Yaşanan bu tatsız olayda, kim haklı kim haksız tartışması yaratmak elbette ki doğru değil ancak irdelenmesi gereken bir nokta da var ki, bizim gibi üniversite eğitimi alan bu iki arkadaşımızın kendilerini ifade, Bağış’ı da protesto etme şekilleri ve tabi ki Bağış’ın cevap verirken seçtiği kelimeler.

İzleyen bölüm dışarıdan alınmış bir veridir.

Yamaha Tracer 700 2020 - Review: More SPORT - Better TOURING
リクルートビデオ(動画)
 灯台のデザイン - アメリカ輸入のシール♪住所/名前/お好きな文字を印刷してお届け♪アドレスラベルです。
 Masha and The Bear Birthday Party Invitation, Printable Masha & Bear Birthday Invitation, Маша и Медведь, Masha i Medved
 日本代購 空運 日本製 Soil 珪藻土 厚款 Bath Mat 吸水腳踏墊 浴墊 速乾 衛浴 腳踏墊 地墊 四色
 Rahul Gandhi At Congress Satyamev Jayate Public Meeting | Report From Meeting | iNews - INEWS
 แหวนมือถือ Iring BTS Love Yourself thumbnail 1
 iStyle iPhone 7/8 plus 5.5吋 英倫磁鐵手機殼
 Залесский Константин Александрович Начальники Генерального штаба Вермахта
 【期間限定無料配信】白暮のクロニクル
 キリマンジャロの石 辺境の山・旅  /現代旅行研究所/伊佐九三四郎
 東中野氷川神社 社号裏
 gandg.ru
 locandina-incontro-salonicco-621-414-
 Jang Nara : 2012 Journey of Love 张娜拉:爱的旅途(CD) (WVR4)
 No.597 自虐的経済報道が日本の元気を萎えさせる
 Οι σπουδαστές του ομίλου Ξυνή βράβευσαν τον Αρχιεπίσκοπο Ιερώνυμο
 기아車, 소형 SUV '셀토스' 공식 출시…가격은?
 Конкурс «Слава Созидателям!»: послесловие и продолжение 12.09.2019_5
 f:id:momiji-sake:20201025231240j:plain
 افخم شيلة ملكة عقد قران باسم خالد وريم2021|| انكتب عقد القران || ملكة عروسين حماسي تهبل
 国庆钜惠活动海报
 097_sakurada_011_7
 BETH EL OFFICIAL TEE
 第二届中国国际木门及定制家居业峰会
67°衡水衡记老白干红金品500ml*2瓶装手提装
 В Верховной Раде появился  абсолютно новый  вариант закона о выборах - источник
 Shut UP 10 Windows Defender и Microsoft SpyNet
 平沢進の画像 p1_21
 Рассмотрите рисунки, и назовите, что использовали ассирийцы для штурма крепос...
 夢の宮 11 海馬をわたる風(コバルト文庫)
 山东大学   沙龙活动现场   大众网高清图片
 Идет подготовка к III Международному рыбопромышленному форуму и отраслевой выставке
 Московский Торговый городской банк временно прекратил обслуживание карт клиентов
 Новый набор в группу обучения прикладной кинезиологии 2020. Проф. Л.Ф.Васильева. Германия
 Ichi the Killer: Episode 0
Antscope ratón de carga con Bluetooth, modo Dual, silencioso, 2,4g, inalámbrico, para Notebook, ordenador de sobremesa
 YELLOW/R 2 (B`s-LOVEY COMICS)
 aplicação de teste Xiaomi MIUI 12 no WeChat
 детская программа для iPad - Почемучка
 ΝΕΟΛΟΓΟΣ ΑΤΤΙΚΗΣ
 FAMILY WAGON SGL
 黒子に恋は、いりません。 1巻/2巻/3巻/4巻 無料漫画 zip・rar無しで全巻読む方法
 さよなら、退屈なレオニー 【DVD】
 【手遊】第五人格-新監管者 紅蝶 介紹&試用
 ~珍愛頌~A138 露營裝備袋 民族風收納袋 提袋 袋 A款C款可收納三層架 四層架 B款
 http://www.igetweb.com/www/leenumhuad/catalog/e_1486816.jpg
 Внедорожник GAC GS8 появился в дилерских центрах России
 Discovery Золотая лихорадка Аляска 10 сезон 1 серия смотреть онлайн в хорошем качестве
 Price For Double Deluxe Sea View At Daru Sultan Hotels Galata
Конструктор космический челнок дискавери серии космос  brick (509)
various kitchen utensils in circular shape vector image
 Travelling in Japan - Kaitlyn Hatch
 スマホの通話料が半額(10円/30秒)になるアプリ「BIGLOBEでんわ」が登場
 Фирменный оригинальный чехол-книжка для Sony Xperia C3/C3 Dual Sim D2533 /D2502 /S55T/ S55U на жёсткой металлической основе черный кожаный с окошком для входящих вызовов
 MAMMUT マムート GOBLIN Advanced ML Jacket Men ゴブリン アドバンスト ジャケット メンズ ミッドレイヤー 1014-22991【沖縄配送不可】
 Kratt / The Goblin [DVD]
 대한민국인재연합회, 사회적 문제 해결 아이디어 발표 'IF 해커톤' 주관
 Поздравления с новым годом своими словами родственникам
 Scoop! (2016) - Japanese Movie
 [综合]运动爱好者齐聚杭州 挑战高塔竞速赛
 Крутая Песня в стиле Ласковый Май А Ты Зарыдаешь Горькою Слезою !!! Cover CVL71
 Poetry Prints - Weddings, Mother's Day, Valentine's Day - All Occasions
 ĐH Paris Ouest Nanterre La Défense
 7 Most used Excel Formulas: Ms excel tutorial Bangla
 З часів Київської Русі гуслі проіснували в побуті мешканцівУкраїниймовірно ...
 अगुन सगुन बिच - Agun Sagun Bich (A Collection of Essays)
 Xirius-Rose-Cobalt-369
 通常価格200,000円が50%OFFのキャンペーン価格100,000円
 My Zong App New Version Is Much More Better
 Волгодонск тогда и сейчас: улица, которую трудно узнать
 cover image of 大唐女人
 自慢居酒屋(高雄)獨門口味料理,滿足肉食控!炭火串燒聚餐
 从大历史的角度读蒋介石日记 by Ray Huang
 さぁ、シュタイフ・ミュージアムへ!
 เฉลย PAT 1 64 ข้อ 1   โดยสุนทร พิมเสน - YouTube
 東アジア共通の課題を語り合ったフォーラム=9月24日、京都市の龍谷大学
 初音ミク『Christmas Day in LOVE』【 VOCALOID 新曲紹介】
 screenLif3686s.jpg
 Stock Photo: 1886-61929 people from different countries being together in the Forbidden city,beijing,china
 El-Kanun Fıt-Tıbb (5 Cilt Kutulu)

Üniversite öğrencileri bu ülkenin geleceğine yön verebilme potansiyeli en yüksek adaylar. Bizler, bu ülkenin bulunduğu yerden çok daha ileriye nasıl götürüleceğini düşünmek yerine, kendimizi eğiterek, bilinçlendirerek bu ülkeye katkı sağlayabileceğimizin farkına varıp çalışmak yerine, sadece sözlerle memnuyetsizliklerimizi dile getiriyoruz. Memnun olmadığımız konularda rahatsızlıklarımı elbette ki dile getirmeliyiz, dile getirmeliyiz ki çözüm arayışı içinde olabilelim. Ancak bu memnuniyetsizlik, devletin bakanına ve herşeyden önce kişinin hak ve özgürlüklerine hakaret niteliğinde olmamalıdır. Artık farkına varılmalıdır ki, yumurta atmak hiçbir sorunu çözmeyecek. Çözüm için, aldığımız eğitimi, bu eğitim doğrultusunda da edindiğimiz bilgileri kullanmalıyız.
İrdelenmesi gerektiğine inandığım ikinci nokta, Bağış’ın yumurtalı protesto sonrasında yaptığı konuşmada sarfettiği kelimelerdir. Sayın Bağış, yaşadığı olay ile ilgili duygularını ifade ederken, zavallı zihniyetlerin maşaları, acıyorum gibi bazı kelimeler kullanmış ve tetikçi ve piyon benzetmesinde bulunmuştur.. Nasıl biz üniversite öğrencileri, ifade biçimize dikkat etmeliysek, zannediyorum ki bir bakan ve devleti temsil eden kişi olarak orada bulunurken Sayın Bağış’da konuşması sırasında kelimelerini özenle seçmeliydi. Ortada bir gerçek var ki, protesto eden arkadaşlar hakkında bilgimiz yok, hangi görüşü savundukları ne amaçla bu protestoyu gerçekleştirdikleri de kesin olarak bilinmiyor. Bundan dolayı, insanları da zan altında bırakacak biçimde konuşmamak gerektiğine inanıyorum. Ayrıca, nasıl Egemen Bağış’a yapılan bu tatsız olayda kişinin hak ve özgürlüklerine hakaret edilmemeliydi görüşünü belirttiysem, aynı durumun bu iki üniversite öğrencisi arkadaşımız için de geçerli olduğu kanısındayım.